I am modeling data emitted from a neural network training process, below is a quick summary of the data:
y = log of dev set loss; continuous variable between 0 and inf
x var of interest = % of weights frozen; continuous variable between 0 and 1
cluster: epochs, integers ranging from 1-5 (recoded to 0-4)
So, my model setup looks like:
with pm.Model(coords=coords) as varying_intercept_slope:
'''
Varying slope + intercept model
'''
freeze_idx = pm.Data("freeze_idx", data.freeze_p, dims="obs_id")
epoch_idx = pm.Data("epoch_idx", data.epoch, dims="obs_id")
# hiearchical slope
a = pm.Normal("a", mu=0.0, sigma=100)
b = pm.Normal("b", mu=0.0, sigma=100)
# hiearchical intercept
sigma_a = pm.Exponential("sigma_a", 5.0)
sigma_b = pm.Exponential("sigma_b", 5.0)
# alpha + beta; draw distributions from the above
a_epoch = pm.Normal("alpha_epoch", mu=a, sigma=sigma_a, shape=epoch_nunique)
b_epoch = pm.Normal("beta_epoch", mu=b, sigma=sigma_b, shape=epoch_nunique)
# model error
eps = pm.Exponential("sigma", 1.0)
# expected value of y per epoch
theta = a_epoch[epoch_idx] + b_epoch[epoch_idx] * data.freeze_p.values
# Data likelihood
y = pm.Normal("y", theta, sigma=eps, observed=data.log_loss, dims='obs_id')

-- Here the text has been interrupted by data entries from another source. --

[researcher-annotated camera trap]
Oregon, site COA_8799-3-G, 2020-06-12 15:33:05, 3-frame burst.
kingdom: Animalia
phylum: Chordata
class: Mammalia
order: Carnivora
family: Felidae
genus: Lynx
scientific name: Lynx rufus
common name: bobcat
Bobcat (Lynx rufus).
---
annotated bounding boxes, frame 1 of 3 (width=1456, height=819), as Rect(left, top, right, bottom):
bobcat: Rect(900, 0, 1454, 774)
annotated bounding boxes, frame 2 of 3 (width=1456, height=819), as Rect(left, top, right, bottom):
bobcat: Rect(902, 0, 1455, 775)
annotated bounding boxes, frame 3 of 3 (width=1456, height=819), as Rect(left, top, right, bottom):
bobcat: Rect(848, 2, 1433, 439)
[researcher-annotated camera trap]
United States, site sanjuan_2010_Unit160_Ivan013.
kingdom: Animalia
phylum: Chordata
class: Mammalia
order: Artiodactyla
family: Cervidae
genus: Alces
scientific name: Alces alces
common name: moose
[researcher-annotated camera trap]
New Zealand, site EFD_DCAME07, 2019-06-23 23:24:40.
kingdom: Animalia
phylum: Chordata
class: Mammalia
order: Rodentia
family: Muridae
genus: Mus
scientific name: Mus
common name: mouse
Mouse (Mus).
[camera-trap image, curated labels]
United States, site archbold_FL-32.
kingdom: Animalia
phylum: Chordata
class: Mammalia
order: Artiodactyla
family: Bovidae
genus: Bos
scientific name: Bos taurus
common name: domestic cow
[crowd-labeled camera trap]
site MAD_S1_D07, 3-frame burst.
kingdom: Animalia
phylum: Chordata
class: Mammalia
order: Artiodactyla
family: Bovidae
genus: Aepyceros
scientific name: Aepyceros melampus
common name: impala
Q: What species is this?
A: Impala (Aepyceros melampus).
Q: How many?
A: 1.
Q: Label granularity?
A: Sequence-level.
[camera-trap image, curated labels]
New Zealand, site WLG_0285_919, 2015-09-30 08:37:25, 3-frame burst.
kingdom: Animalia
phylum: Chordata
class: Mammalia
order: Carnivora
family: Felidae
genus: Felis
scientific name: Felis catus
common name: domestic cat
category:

I am a little lost in the interpretation of the results (below), however.
a
seems to represent the hierarchical intercept, but I am not sure how to think about it beyond this point. Looking further, it seems to represent the mean of (y
) but I could use some validation here and below.
b
seems to represent the hierarchical mu, but I am also not sure how to think about it beyond this point. Looking further, it possibly represents the average effect of my central x
variable of interest: the % of frozen weights.
I think the parameters of interest then are alpha_epoch
which shows the mass of the most likely parameter values for each intercept of my 5 epoch
“clusters”.
Similarly, beta_epoch
which shows the mass of the most likely parameter values for each \beta of my 5 epoch
“clusters”. The question then is, how to interpret beta_epoch
?
az.summary(varying_intercept_slope, round_to=2)
tells me that the blue mass, in beta_epoch
, is epoch-zero and has a value of 0.14
. Would I then interpret it as a typical linear regression estimate? For example: Given that it is epoch-zero, a one-percent increase in the % of weights frozen is associated with a 0.14
increase in the log of the dev set loss, on average.
Lastly, if you could spoil me even more, I am interested in combining data from two different neural network training processes, as they collect the same data, but are based on different training sets. In this case, I think it would be good to model each epoch as its own cluster within its own data set; but allow some sharing of information between the two. Any thoughts on how I might capture the potential of a new binary variable as a higher order cluster if 0
represents data from data set A and 1
represents data from data set B?